Blue Land Crabs, Yellowtail damselfish, Grunts, Needlefish
The blue land crab is a circumequatorial (occurring around the equatorial region) species found throughout estuarine regions of the Caribbean, Central and South America including Columbia, Venezuela, the Bahamas, and Puerto Rico. It is found in greatest concentration on low lying ground, and burrow concentrations in these optimum habitat areas may exceed 7,500 creatures per acre. In Central and South America, as well as in the Bahamas, the blue land crab is exploited for food. As adults, land crabs are terrestrial (land-dwelling) and are found within a close radius of the shoreline, returning to the sea only to drink or breed.
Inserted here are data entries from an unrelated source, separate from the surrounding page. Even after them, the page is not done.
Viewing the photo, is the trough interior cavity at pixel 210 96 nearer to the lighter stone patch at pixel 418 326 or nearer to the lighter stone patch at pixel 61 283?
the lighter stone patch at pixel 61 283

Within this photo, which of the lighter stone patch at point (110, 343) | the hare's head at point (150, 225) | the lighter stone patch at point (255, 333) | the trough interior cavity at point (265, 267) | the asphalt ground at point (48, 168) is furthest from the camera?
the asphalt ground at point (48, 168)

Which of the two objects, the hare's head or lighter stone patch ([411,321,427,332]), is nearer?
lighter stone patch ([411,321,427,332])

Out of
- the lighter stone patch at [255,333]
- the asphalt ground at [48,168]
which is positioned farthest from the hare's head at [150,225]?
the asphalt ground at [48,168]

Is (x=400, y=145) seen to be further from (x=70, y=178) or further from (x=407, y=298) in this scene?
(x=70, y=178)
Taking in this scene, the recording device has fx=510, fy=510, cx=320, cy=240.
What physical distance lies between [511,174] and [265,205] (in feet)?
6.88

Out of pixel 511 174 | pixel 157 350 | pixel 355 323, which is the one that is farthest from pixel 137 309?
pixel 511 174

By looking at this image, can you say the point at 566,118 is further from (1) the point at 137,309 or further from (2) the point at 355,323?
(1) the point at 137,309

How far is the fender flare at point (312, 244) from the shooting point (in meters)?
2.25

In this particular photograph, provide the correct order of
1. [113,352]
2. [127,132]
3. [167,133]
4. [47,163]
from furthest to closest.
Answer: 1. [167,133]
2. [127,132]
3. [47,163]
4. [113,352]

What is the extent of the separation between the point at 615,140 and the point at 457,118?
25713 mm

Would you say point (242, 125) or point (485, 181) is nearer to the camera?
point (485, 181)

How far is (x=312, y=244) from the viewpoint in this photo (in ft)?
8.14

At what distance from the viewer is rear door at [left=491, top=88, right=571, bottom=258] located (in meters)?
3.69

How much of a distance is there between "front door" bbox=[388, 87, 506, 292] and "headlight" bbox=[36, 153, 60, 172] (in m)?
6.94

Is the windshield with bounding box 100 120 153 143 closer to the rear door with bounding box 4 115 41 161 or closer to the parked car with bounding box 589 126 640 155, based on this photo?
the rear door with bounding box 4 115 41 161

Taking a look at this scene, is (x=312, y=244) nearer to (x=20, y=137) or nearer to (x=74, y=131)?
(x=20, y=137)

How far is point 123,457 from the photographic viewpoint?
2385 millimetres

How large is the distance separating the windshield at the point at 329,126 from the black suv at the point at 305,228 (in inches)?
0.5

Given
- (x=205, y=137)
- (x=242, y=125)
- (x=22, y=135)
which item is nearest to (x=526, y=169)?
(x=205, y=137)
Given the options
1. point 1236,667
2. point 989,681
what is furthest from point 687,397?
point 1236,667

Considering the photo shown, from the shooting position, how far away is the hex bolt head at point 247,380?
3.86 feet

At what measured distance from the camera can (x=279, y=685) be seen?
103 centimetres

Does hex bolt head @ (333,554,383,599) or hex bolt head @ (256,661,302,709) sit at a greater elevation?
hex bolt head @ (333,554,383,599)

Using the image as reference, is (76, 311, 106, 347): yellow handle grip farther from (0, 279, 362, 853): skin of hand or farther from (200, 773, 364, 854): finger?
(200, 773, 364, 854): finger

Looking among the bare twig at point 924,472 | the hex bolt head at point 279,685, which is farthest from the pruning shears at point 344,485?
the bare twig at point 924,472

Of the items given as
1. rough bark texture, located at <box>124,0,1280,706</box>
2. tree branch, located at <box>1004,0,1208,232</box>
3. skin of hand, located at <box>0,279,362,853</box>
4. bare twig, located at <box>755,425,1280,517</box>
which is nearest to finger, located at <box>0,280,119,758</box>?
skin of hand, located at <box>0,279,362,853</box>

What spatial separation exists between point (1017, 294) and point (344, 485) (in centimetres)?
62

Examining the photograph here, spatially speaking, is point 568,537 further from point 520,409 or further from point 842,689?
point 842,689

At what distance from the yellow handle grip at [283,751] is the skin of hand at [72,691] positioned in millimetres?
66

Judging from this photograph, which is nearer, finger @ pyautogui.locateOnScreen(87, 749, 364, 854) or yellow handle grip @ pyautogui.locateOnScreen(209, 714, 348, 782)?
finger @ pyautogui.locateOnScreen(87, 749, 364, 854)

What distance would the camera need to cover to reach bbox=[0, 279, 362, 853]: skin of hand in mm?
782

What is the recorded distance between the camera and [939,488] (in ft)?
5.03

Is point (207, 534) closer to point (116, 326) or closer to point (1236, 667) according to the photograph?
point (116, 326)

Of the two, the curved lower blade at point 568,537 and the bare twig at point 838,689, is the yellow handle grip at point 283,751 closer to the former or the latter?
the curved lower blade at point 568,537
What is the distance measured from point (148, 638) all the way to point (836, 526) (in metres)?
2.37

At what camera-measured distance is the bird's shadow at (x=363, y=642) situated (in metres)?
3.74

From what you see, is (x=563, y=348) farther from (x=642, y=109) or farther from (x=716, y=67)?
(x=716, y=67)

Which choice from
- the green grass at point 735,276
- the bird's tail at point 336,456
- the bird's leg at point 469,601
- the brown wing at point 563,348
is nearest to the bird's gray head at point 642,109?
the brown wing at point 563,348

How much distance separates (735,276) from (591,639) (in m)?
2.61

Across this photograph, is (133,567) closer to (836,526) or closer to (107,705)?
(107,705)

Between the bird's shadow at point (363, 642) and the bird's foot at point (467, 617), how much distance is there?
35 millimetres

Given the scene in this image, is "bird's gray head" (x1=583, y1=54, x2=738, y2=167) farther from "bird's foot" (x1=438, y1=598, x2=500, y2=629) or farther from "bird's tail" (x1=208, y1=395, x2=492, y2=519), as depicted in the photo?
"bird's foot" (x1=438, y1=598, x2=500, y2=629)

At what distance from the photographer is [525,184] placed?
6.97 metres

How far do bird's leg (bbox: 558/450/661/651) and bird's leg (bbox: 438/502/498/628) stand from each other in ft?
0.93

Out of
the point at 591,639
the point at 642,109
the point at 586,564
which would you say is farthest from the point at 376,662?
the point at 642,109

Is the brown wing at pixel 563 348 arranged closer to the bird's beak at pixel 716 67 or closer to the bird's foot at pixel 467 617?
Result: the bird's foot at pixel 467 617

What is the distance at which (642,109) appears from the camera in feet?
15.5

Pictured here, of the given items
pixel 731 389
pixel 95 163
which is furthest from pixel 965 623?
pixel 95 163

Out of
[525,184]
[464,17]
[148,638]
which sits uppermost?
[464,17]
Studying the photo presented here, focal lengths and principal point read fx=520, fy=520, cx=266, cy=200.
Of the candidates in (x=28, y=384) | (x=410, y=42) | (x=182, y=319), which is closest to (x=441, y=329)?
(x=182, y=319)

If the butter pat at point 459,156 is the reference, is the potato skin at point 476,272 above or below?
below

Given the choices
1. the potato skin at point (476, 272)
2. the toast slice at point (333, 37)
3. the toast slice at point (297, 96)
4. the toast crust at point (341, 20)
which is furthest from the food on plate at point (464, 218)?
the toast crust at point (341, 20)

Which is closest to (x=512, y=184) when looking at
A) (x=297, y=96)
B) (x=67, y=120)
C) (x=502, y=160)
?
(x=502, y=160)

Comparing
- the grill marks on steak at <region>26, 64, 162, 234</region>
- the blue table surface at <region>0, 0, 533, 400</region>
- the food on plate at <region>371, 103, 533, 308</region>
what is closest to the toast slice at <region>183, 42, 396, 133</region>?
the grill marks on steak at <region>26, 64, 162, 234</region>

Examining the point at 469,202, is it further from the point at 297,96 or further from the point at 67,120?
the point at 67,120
They live in burrows several feet deep or at least to a level that will allow water to seep in for moisture. Giant land crabs are primarily vegetarians, preferring tender leaves, fruits, berries, flowers and some vegetables. Occasionally they will eat beetles or other large insects.
One of the most unusual features of the giant land crab, its burrowing behavior, also makes it a nuisance to humans living close to the shore. The adult life of the land crab is spent away from salt water. The adult will dig burrows 3 to 5in (8 to 13cm) wide and up to 5ft (1.5m) deep. These burrows can be damaging to lawns and gardens. Control of these crabs by chemical means is dangerous to humans and their environment. No chemicals are registered for control of land crabs because of the possible negative effects on groundwater quality. No state or federal laws regulate their harvest or protection. Capture and removal using live traps baited with crab food items or trapping with nets is recommended. Both methods are effective particularly on moonlit nights during warmer, wetter months since land crabs are more active then. Live-trapped land crabs are edible, especially the claws.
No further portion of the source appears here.